企業・経営

日本の企業も無視できない「人権マーケット」その拡大傾向

シリーズ「人権と数字」➀
石井 麻梨 プロフィール
このエントリーをはてなブックマークに追加

「人権ビジネス」とはなにか

そもそも企業にとって「数字で見えないもの」を意識して事業活動を行うことは困難です。かつて「環境」はその典型的な例でした。例えば環境汚染により生じるコストがどの程度にのぼるのか、もしくは環境に配慮した製品がどの程度のビジネスチャンスとなるかがわからなければ、企業が注力するインセンティブは生じません。

今日、「環境」については様々なイシューが数字として把握されています。例えば「環境ビジネス」については各国において数十兆円の市場規模があることが示されています。日本の環境産業の国内外での売上をもとにした環境省の試算によると、2014年の環境ビジネスの市場規模は約105兆円程度とされます。

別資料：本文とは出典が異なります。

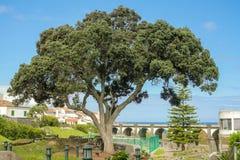 Açores island the green island. Açores island the green island in the atlantic ocean Stock Image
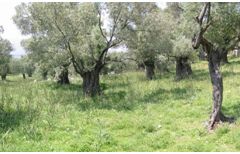 Olive grove along the Bay of Year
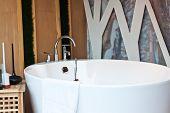 the lovely bathtub
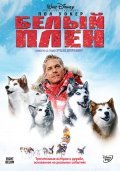 Eight Below pictures.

他方で、「人権ビジネス」については、その定義が明確でなく数字としてあまり把握されていない段階にあります。人権ビジネスにはどのようなものがあるでしょうか。

 

まず、「人権問題」そのものに関わるビジネスとして、人権侵害やそれに対する取り組み状況を調査・評価するための人権デューデリジェンスや人権関連認証サービスが挙げられます。人権に関する意識啓発をはかるための人権教育教材・研修サービスも人権ビジネスのひとつでしょう。

このほかにも、人権侵害がそもそも起きないような生産活動ができるようにするための製品、例えば全ての人にとって働きやすい環境を整備するためのバリアフリー設備や、人間にとって危険・有害な労働などを人間のかわりに行ってくれるロボットも人権ビジネスの一部です。

さらに、企業の従業員のメンタルヘルス上の課題などに対応するEAP(Employee Assistance Program)や、人権侵害が発生した場合の法的サービス、被害者のケアを行うカウンセリングなどの医療的サービスも挙げられます。